PAGE TEXT START

Implement the .get_rxnfc and .set_rxnfc DSA operations to configure
a port's Layer 2 Policy Control List (PCL) via ethtool.

Currently only dropping frames based on MAC Destination or Source
Address (including the option VLAN parameter) is supported.

Signed-off-by: Vivien Didelot <vivien.didelot@gmail.com>
---
 drivers/net/dsa/mv88e6xxx/chip.c | 213 +++++++++++++++++++++++++++++++
 drivers/net/dsa/mv88e6xxx/chip.h |  13 ++
 2 files changed, 226 insertions(+)

diff --git a/drivers/net/dsa/mv88e6xxx/chip.c b/drivers/net/dsa/mv88e6xxx/chip.c
index 6f4d5303a1f3..6787d560e9e3 100644
--- a/drivers/net/dsa/mv88e6xxx/chip.c
+++ b/drivers/net/dsa/mv88e6xxx/chip.c
@@ -1524,6 +1524,216 @@ static int mv88e6xxx_port_db_load_purge(struct mv88e6xxx_chip *chip, int port,
 	return mv88e6xxx_g1_atu_loadpurge(chip, fid, &entry);
 }
 
+static int mv88e6xxx_policy_apply(struct mv88e6xxx_chip *chip, int port,
+				  const struct mv88e6xxx_policy *policy)
+{
+	enum mv88e6xxx_policy_mapping mapping = policy->mapping;
+	enum mv88e6xxx_policy_action action = policy->action;
+	const u8 *addr = policy->addr;
+	u16 vid = policy->vid;
+	u8 state;
+	int err;
+	int id;
+
+	if (!chip->info->ops->port_set_policy)
+		return -EOPNOTSUPP;
+
+	switch (mapping) {
+	case MV88E6XXX_POLICY_MAPPING_DA:
+	case MV88E6XXX_POLICY_MAPPING_SA:
+		if (action == MV88E6XXX_POLICY_ACTION_NORMAL)
+			state = 0; /* Dissociate the port and address */
+		else if (action == MV88E6XXX_POLICY_ACTION_DISCARD &&
+			 is_multicast_ether_addr(addr))
+			state = MV88E6XXX_G1_ATU_DATA_STATE_MC_STATIC_POLICY;
+		else if (action == MV88E6XXX_POLICY_ACTION_DISCARD &&
+			 is_unicast_ether_addr(addr))
+			state = MV88E6XXX_G1_ATU_DATA_STATE_UC_STATIC_POLICY;
+		else
+			return -EOPNOTSUPP;
+
+		err = mv88e6xxx_port_db_load_purge(chip, port, addr, vid,
+						   state);
+		if (err)

PAGE TEXT END

- _TASKS FOR THIS EXERCISE_:
(1) In the mv88e6xxx patch, which two DSA operations are implemented?
(2) Reproduce word for word the part of the mv88e6xxx patch that opens with the words containing "Implement the .get_rxnfc" and closes with "parameter) is supported.".
(3) Write the next part of the mv88e6xxx patch, picking up right after its last line.

GIVEN DATA START

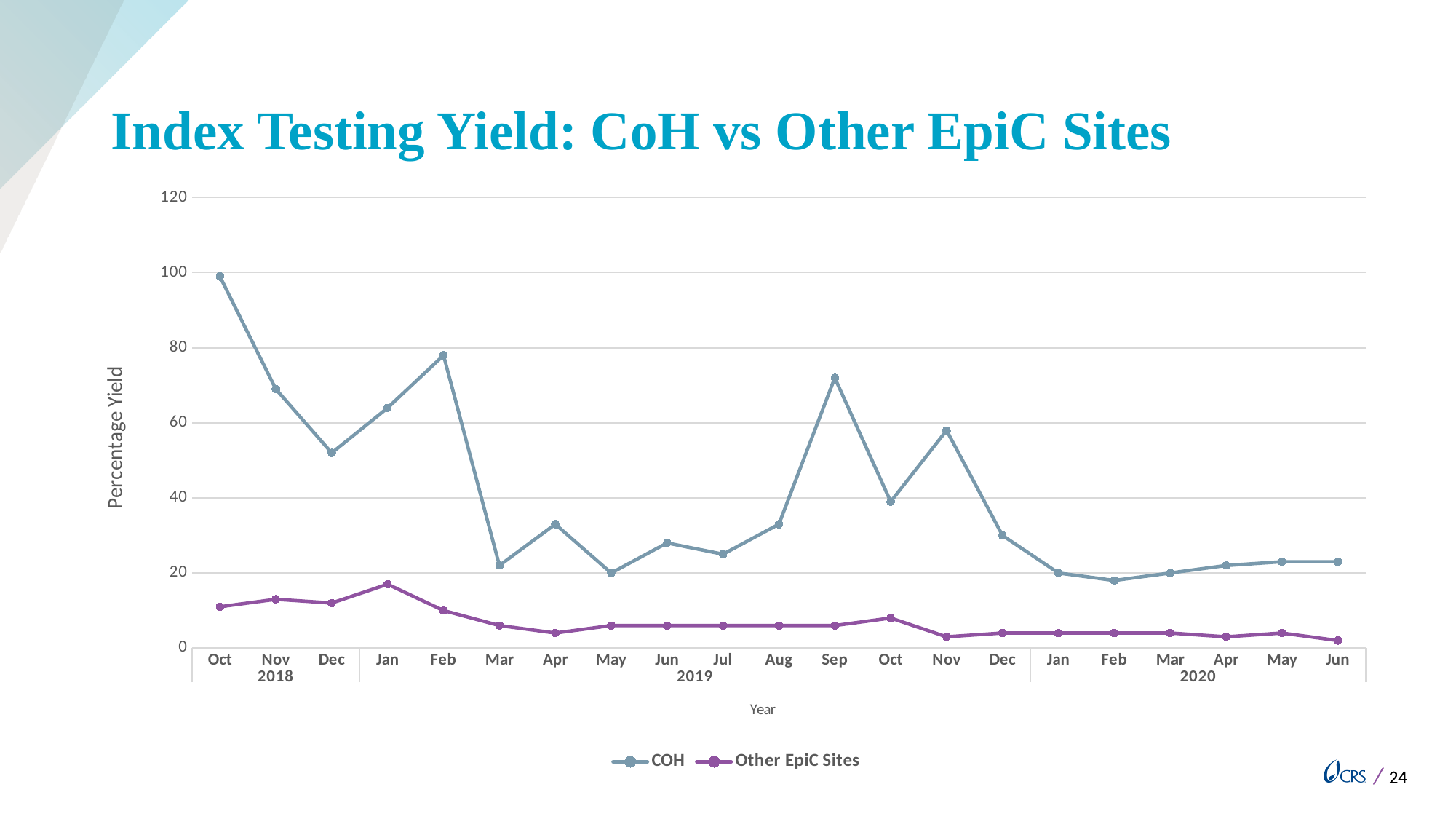
For the COH series, which is larger: the value for Nov 2019 or the value for Dec 2019? Nov 2019 Is the COH value for Oct 2018 greater or less than 80? greater How many series does the legend list? 2 How many monthly data points are plotted for each series? 21 Does the COH series rise or fall from Oct 2018 to Dec 2018? Fall In which month is the Other EpiC Sites series at its highest? Jan 2019 In which month is the COH series at its highest? Oct 2018 Is the Other EpiC Sites value for Jan 2019 greater or less than 20? less Is the COH value for Mar 2019 greater or less than 40? less Which series has the larger value in Oct 2018, COH or Other EpiC Sites? COH What kind of chart is shown on the slide? Line chart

GIVEN DATA END

- _RESPONSES BY TASK_:
(1) .get_rxnfc and .set_rxnfc

(2)
Implement the .get_rxnfc and .set_rxnfc DSA operations to configure
a port's Layer 2 Policy Control List (PCL) via ethtool.

Currently only dropping frames based on MAC Destination or Source
Address (including the option VLAN parameter) is supported.

(3)
+			return err;
+		break;
+	default:
+		return -EOPNOTSUPP;
+	}
+
+	/* Skip the port's policy clearing if the mapping is still in use */
+	if (action == MV88E6XXX_POLICY_ACTION_NORMAL)
+		idr_for_each_entry(&chip->policies, policy, id)
+			if (policy->port == port &&
+			    policy->mapping == mapping &&
+			    policy->action != action)
+				return 0;
+
+	return chip->info->ops->port_set_policy(chip, port, mapping, action);
+}
+
+static int mv88e6xxx_policy_insert(struct mv88e6xxx_chip *chip, int port,
+				   struct ethtool_rx_flow_spec *fs)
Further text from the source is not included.